> [Reading text]

American skip meals as coronavirus clips income 

 

A quarter of adults have eaten less or skipped meals because they lacked the money to buy food, said an antihunger group on Monday in calling for expansion of food assistance during the coronavirus pandemic. The largest U.S. farm group and a food bank network suggested that the USDA should create a voucher system to get farm-fresh food directly to nearby food banks.

 

Democratic leaders in Congress also called for an increase in SNAP benefits as lawmakers wrangled over an expansion of coronavirus relief. “We cannot abandon those who are facing a life-and-death struggle to put food on the table,” said House Speaker Nancy Pelosi and Senate Democratic Leader Chuck Schumer in a statement.

 

A poll commissioned by the nonprofit Hunger Free America said 24 percent of adults skipped meals or cut portions for lack of money and that 37 percent of parents ate less or skipped meals during the past month because they did not have enough money. Group leader Joel Berg said charities could not meet the rising demand for food.

 

“We need a massive, coordinated federal, state, and local government response that dramatically expands government food safety net programs and uses National Guard units and national service participants to ramp up home meal deliveries,” he said.

 

At the same time food banks are inundated, some producers are plowing under fruits and vegetables or pouring milk down the drain because of shrinking consumer demand, said president Zippy Duvall of the American Farm Bureau Federation and Claire Babineaux-Fontenot, chief executive of Feeding America, a network of 200 food banks nationwide, in a letter to Agriculture Secretary Sonny Perdue.

 

“The (Agriculture) Department has the opportunity to help address both unfortunate consequences described above through a voucher program that would deepen the relationship s between farmers and food banks, allowing them to work directly with one another instead of relying on third parties and what is sometimes a longer pathway to get food from farms to food bank shelves,” said Babineaux-Fontenot and Duvall.

> [Problem to solve] Return the passage of the article on pandemic hunger from "A poll commissioned" to "demand for food.", copied word for word.

[Collected data entries]
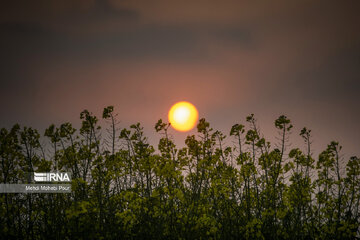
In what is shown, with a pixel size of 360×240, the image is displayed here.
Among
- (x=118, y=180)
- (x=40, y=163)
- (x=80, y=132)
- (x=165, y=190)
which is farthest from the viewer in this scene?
(x=118, y=180)

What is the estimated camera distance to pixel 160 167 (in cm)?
726

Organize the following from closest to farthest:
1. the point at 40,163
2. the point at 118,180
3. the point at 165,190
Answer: the point at 165,190, the point at 40,163, the point at 118,180

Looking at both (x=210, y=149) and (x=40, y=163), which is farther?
(x=210, y=149)

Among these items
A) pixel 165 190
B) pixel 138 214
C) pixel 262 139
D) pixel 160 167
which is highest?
pixel 262 139

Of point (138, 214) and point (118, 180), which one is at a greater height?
point (118, 180)

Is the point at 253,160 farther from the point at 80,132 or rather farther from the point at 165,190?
the point at 80,132

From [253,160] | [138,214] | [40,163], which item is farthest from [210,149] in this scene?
[40,163]

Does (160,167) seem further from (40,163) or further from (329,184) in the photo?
(329,184)

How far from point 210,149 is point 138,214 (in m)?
2.61

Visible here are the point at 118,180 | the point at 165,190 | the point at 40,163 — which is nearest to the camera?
the point at 165,190

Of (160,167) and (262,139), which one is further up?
(262,139)

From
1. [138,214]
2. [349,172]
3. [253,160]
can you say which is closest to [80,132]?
[138,214]

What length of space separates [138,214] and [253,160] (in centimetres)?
348

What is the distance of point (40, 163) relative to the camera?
784cm
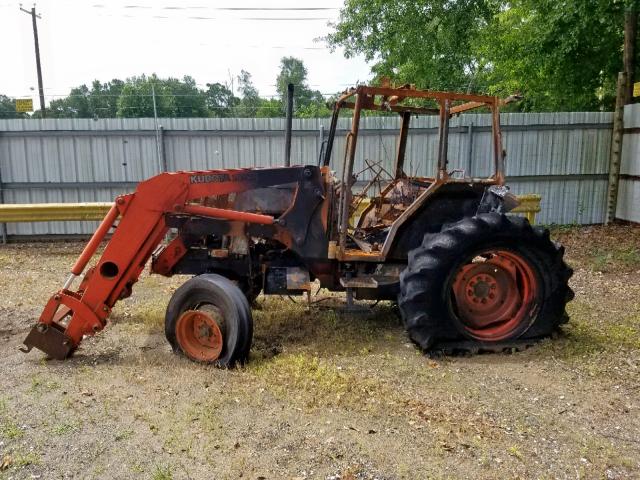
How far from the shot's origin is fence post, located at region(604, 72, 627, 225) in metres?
11.1

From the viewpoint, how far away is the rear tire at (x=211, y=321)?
4496 mm

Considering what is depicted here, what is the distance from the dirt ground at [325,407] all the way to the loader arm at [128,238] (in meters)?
0.30

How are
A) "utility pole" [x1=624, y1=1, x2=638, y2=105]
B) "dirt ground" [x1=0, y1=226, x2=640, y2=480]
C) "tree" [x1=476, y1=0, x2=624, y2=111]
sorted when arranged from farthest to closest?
"utility pole" [x1=624, y1=1, x2=638, y2=105]
"tree" [x1=476, y1=0, x2=624, y2=111]
"dirt ground" [x1=0, y1=226, x2=640, y2=480]

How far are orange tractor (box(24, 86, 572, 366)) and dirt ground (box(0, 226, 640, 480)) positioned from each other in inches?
11.0

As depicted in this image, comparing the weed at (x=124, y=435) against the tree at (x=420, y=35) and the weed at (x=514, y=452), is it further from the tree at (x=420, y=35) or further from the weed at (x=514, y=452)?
the tree at (x=420, y=35)

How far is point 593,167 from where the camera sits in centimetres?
1148

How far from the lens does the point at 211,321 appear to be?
454cm

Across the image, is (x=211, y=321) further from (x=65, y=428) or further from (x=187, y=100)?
(x=187, y=100)

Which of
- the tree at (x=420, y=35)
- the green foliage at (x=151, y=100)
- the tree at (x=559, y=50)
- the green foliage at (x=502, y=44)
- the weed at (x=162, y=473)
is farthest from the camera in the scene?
the green foliage at (x=151, y=100)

> [Written answer]
A poll commissioned by the nonprofit Hunger Free America said 24 percent of adults skipped meals or cut portions for lack of money and that 37 percent of parents ate less or skipped meals during the past month because they did not have enough money. Group leader Joel Berg said charities could not meet the rising demand for food.